On the night of Nov 19, PDNB Gallery hosted a book signing event for Keith Carter. A quarter century has passed since the first print of the book “From Uncertain to Blue”, the almost incessant visitor-line proves that the book provides freshness to new readers like me, or still resonates with those who have seen those pictures before.

Unlike Robert Frank, who took a Guggenheim scholarship for his road trip to searching for the meaning of “The American,” Keith Carter’s work is more accidental. The photograph series started from a 10-year-wedding-anniversary trip of small Texas towns that were picked by the couple simply because of their interesting names – Fairy, Uncertain, Paradise, Welcome, and Blue. It would have been totally uninspiring and perhaps wearisome for someone who expects scenerios that match the names, but Keith has an uncanny capability to present something ordinary, extraordinarily beautiful and poetic.
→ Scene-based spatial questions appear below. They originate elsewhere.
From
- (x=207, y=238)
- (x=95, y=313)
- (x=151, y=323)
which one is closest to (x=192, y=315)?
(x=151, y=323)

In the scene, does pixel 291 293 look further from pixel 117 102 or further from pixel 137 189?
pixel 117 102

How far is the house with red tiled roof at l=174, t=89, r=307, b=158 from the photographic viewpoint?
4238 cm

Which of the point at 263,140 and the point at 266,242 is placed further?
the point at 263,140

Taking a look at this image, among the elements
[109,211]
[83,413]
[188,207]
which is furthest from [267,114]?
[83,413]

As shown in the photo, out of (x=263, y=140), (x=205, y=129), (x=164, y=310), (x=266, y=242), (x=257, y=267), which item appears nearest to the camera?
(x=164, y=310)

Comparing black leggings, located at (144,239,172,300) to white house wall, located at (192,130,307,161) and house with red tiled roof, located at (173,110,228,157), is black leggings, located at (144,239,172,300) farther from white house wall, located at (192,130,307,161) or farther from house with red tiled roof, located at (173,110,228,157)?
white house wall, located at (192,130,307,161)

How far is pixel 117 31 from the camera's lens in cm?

If it is the excitement of an alien in a foreign land that provided unique angles in Robert Frank’s road trip photos, here it is the familiarity (the artist’s family moved to Texas from Madison, Wisconsin when he was three years old) that brought the depth and candidness to the photo series.

When I asked whether there have been some changes in those small towns seen in two different millenniums, Keith’s reply was surprising. He didn’t talk about the highways, or shopping malls, but spoke of the word “innocence.” That innocent looking, from the people and their towns, becomes a haunting and dictatorial theme of the photographs for the modern viewers. I am not sure whether the artist meant that innocence has been totally lost, through a mere twenty –five- year time span, but the media, the roads, and the internet, for sure have made their marks on the life and destiny of people and their towns recorded in the book.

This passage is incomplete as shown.